==== DATA TO EXAMINE

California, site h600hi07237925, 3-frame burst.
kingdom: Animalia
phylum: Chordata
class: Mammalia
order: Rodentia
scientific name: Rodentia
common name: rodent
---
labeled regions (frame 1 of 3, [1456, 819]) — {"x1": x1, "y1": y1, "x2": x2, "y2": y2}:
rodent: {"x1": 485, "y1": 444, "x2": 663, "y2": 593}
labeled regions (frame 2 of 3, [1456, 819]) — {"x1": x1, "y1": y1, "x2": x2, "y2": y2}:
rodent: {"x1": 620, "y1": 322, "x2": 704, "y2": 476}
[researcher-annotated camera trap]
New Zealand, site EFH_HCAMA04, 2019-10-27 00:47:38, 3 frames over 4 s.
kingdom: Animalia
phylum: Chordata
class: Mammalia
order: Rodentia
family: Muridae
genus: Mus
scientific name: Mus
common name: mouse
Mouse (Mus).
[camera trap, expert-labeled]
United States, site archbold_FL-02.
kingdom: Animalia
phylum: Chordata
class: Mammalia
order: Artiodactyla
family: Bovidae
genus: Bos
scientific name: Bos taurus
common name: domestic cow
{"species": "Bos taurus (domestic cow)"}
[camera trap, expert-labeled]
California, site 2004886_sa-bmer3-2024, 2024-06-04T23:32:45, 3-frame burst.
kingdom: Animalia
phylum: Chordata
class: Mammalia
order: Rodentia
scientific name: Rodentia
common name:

========

_EXERCISE BRIEF_
Could you write out the full data verbatim?

_ANSWER AREA_
California, site h600hi07237925, 3-frame burst.
kingdom: Animalia
phylum: Chordata
class: Mammalia
order: Rodentia
scientific name: Rodentia
common name: rodent
---
labeled regions (frame 1 of 3, [1456, 819]) — {"x1": x1, "y1": y1, "x2": x2, "y2": y2}:
rodent: {"x1": 485, "y1": 444, "x2": 663, "y2": 593}
labeled regions (frame 2 of 3, [1456, 819]) — {"x1": x1, "y1": y1, "x2": x2, "y2": y2}:
rodent: {"x1": 620, "y1": 322, "x2": 704, "y2": 476}
[researcher-annotated camera trap]
New Zealand, site EFH_HCAMA04, 2019-10-27 00:47:38, 3 frames over 4 s.
kingdom: Animalia
phylum: Chordata
class: Mammalia
order: Rodentia
family: Muridae
genus: Mus
scientific name: Mus
common name: mouse
Mouse (Mus).
[camera trap, expert-labeled]
United States, site archbold_FL-02.
kingdom: Animalia
phylum: Chordata
class: Mammalia
order: Artiodactyla
family: Bovidae
genus: Bos
scientific name: Bos taurus
common name: domestic cow
{"species": "Bos taurus (domestic cow)"}
[camera trap, expert-labeled]
California, site 2004886_sa-bmer3-2024, 2024-06-04T23:32:45, 3-frame burst.
kingdom: Animalia
phylum: Chordata
class: Mammalia
order: Rodentia
scientific name: Rodentia
common name:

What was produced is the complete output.